AI is becoming an essential part of IoT deployments, creating opportunities for players across the mobile ecosystem, finds Kate O’Flaherty.
The vast number of connections and devices comprising the IoT continues to surge. At the end of 2018, there were an estimated 22 billion IoT devices in use around the world, according to Statistica. By 2030, it is expected this number will reach around 50 billion.
To unlock IoT’s true value, though, the huge amounts of data produced by these connected devices needs to be analysed and acted upon. AI, and in particular the most common variety of it currently in use, machine learning, is key to that unlocking: it can increase efficiency and cut costs across myriad IoT applications, from industrial IoT (IIoT) to healthcare and autonomous vehicles.
AI is already deployed in many IoT ecosystems, but it will become ever more widely used, especially as 5G and edge computing start to emerge. Dr Richard Benjamins, Chief AI and Data Strategist at Telefónica, explains that some of this value comes from predictive analytics, to which AI can be applied. Examples include predictive maintenance to reduce unscheduled downtime and improve safety.
Benedetto Pietrabella, VP of the Americas Network Equipment Providers Business at Altran, a Capgemini company, agrees. He points out that in the past humans could monitor situations, identify problems and react, but this task is now increasingly being passed to a machine learning algorithm. Among the benefits of this approach are, he says, that “It can identify issues early and even predict the month when a piece of equipment will fail.”

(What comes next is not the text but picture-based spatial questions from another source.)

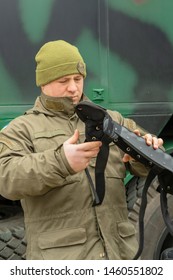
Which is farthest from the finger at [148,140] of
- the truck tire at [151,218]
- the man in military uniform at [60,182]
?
the truck tire at [151,218]

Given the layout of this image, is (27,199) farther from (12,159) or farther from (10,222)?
(10,222)

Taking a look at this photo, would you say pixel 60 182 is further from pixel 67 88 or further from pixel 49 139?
pixel 67 88

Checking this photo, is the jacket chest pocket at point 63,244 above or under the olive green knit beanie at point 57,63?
under

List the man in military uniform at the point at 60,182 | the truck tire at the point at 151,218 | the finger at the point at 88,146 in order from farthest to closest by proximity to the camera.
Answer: the truck tire at the point at 151,218
the man in military uniform at the point at 60,182
the finger at the point at 88,146

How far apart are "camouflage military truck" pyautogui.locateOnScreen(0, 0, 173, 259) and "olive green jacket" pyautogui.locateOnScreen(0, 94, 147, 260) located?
3.77ft

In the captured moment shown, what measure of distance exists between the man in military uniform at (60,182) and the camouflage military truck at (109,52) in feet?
3.57

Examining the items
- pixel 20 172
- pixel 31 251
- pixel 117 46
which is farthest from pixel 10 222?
pixel 20 172

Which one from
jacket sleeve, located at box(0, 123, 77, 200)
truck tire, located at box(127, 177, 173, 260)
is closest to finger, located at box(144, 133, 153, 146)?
jacket sleeve, located at box(0, 123, 77, 200)

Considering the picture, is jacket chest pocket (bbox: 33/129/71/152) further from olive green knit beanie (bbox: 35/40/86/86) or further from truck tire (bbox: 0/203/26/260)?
truck tire (bbox: 0/203/26/260)

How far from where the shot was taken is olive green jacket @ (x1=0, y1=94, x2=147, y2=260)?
1.87m

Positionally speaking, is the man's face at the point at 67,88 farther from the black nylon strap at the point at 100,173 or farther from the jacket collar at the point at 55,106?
the black nylon strap at the point at 100,173

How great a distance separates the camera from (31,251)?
6.42 ft

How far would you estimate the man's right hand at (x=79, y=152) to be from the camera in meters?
1.71

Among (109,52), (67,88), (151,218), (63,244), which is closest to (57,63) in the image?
(67,88)
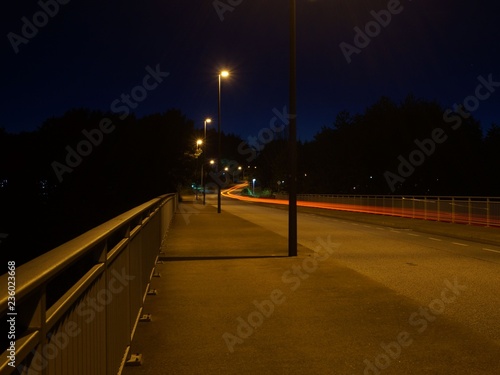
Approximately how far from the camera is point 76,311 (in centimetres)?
333

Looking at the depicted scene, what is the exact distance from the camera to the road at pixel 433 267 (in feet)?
27.4

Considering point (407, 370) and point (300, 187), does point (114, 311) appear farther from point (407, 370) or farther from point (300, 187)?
point (300, 187)

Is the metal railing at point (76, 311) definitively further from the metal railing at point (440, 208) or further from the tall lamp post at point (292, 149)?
the metal railing at point (440, 208)

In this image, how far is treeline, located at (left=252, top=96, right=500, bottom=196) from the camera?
68.4 m

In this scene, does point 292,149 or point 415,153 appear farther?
point 415,153

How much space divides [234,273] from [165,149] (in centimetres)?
5292

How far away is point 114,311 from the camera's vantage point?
4.88 metres
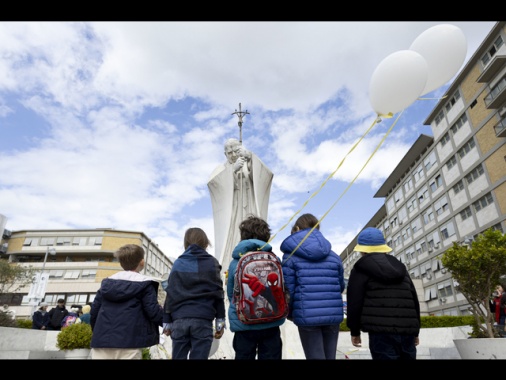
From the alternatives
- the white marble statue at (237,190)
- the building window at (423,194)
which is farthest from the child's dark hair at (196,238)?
the building window at (423,194)

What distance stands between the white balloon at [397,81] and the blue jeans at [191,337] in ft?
8.28

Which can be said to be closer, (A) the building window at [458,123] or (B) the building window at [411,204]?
(A) the building window at [458,123]

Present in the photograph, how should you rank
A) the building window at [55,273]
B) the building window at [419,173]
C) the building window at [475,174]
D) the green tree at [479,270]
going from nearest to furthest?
the green tree at [479,270]
the building window at [475,174]
the building window at [419,173]
the building window at [55,273]

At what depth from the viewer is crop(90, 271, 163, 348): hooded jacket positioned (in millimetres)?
2705

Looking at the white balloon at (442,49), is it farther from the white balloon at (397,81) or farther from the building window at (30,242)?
the building window at (30,242)

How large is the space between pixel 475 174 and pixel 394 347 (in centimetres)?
3180

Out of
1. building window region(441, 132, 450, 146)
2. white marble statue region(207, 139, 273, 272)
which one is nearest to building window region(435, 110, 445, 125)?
building window region(441, 132, 450, 146)

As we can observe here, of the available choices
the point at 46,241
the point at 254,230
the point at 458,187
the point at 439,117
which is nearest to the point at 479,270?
the point at 254,230

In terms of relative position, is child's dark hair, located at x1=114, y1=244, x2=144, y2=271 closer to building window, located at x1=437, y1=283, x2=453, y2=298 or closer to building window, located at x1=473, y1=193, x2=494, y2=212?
building window, located at x1=473, y1=193, x2=494, y2=212

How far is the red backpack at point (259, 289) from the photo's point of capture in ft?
8.67

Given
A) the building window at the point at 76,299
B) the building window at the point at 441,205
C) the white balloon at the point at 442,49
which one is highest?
the building window at the point at 441,205

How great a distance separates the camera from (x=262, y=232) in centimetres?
309
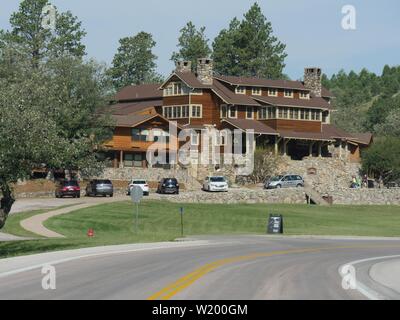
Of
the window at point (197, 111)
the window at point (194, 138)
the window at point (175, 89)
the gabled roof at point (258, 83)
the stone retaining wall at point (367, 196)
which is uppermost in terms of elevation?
the gabled roof at point (258, 83)

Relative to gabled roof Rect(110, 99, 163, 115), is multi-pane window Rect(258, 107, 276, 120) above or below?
below

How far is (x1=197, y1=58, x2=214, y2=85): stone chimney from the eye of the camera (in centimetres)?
8958

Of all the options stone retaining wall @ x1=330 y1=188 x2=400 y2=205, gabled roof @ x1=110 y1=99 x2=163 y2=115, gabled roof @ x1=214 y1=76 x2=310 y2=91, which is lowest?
stone retaining wall @ x1=330 y1=188 x2=400 y2=205

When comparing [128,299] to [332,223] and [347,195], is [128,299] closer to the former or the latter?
[332,223]

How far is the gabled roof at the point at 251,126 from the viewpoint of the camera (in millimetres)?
84562

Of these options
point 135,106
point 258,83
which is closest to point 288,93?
point 258,83

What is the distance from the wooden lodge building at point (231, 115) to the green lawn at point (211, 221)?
19.0 meters

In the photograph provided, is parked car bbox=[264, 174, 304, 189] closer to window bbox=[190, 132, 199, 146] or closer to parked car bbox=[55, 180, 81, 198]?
window bbox=[190, 132, 199, 146]

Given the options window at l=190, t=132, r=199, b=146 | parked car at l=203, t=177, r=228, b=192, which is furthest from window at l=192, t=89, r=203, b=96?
parked car at l=203, t=177, r=228, b=192

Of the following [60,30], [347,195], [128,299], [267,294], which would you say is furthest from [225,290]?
[60,30]

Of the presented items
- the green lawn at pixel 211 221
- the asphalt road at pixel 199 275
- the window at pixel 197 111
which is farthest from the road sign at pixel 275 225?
the window at pixel 197 111

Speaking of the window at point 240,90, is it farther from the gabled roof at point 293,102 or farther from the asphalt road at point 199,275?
the asphalt road at point 199,275

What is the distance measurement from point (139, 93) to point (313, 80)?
20737mm

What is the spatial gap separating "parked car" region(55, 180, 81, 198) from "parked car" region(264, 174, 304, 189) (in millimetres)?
17986
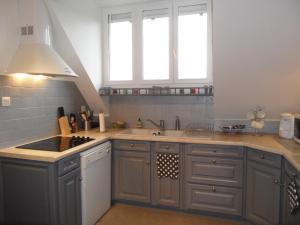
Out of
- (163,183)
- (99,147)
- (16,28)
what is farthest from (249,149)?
(16,28)

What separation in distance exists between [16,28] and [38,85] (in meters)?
0.62

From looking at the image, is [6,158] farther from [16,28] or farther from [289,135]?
[289,135]

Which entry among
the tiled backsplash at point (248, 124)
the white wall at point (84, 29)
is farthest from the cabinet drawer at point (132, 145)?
the tiled backsplash at point (248, 124)

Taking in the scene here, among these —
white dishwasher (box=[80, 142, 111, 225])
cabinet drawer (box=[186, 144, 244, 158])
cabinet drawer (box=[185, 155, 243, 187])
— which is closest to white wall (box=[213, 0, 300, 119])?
cabinet drawer (box=[186, 144, 244, 158])

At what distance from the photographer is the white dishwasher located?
221 cm

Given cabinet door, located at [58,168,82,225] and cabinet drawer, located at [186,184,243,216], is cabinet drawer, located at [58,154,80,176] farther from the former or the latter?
cabinet drawer, located at [186,184,243,216]

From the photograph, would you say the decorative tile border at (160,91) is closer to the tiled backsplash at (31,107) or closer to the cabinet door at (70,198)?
the tiled backsplash at (31,107)

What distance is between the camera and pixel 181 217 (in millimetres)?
2572

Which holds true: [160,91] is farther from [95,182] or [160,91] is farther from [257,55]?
[95,182]

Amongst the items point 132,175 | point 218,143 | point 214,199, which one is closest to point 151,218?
point 132,175

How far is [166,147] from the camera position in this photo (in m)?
2.59

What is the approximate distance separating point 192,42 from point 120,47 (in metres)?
1.01

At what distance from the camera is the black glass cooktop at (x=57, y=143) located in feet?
7.04

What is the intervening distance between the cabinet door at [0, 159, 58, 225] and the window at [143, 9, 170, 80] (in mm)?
1835
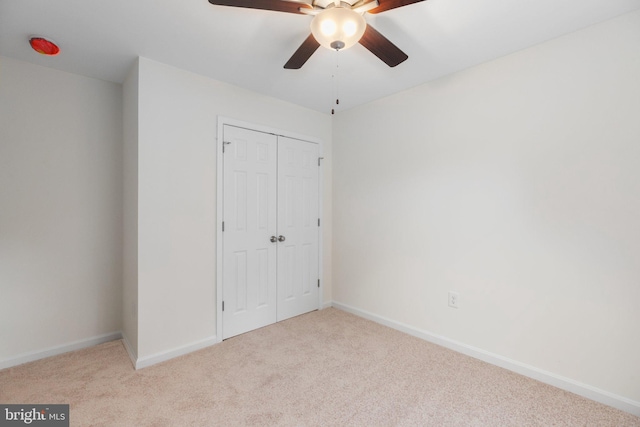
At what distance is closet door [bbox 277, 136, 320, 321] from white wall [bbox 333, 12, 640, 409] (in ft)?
2.50

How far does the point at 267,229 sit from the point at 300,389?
1.56 metres

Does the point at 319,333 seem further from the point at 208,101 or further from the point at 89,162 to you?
→ the point at 89,162

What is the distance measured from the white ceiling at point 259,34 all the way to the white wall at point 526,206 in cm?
23

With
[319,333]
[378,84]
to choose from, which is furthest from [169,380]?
[378,84]

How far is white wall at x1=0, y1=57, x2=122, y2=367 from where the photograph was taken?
7.47 feet

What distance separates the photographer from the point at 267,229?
3.07m

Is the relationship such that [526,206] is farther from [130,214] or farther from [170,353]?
[130,214]

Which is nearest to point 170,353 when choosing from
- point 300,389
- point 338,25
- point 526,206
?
point 300,389

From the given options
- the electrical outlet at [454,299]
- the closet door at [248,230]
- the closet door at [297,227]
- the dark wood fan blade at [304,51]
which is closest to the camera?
the dark wood fan blade at [304,51]

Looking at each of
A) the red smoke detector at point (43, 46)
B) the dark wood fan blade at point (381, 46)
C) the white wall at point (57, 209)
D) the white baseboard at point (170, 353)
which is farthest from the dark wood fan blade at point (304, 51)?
the white baseboard at point (170, 353)

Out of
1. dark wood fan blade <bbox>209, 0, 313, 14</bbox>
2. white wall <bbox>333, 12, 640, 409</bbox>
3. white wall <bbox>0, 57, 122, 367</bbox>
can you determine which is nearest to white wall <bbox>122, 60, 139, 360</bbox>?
white wall <bbox>0, 57, 122, 367</bbox>

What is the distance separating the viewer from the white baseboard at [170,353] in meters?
2.25
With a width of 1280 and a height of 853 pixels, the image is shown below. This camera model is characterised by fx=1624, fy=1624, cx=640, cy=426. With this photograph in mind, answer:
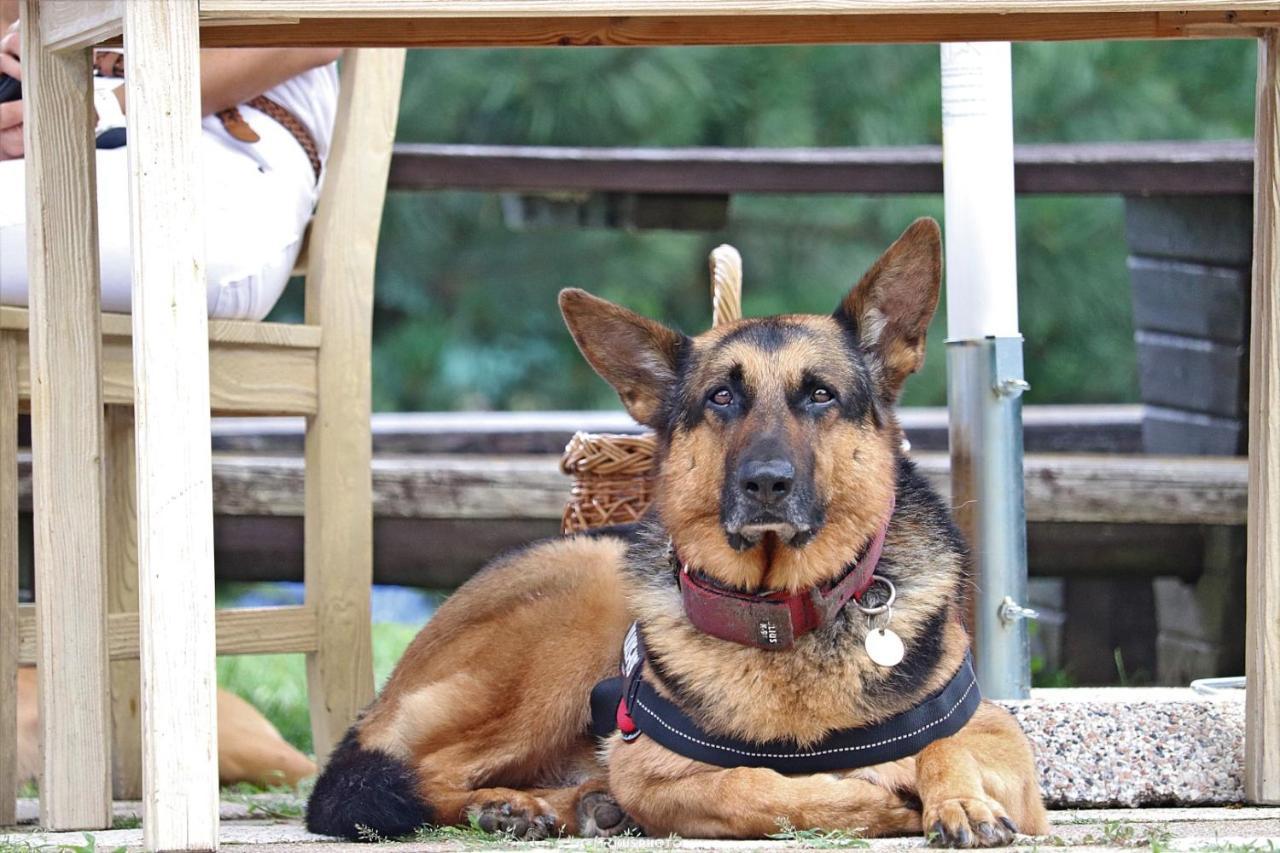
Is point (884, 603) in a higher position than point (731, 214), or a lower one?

Martin Garner, an IoT Analyst at CCS Insight, notes, “There’s a lot that can be done without AI, but IoT systems are becoming complex and the volumes of data are growing at a rapid rate. We are moving into an era where we need AI to make the most of the data and to cope with the sheer volume of it.”
AI use cases in IoT
The use cases for AI in IoT span many sectors. Telefónica, for example, says Dr Benjamins, uses AI to perform predictive maintenance for its industrial clients. The company is also using AI to perform predictive maintenance for connected cars, as well as to detect anomalies in consumption in energy IoT.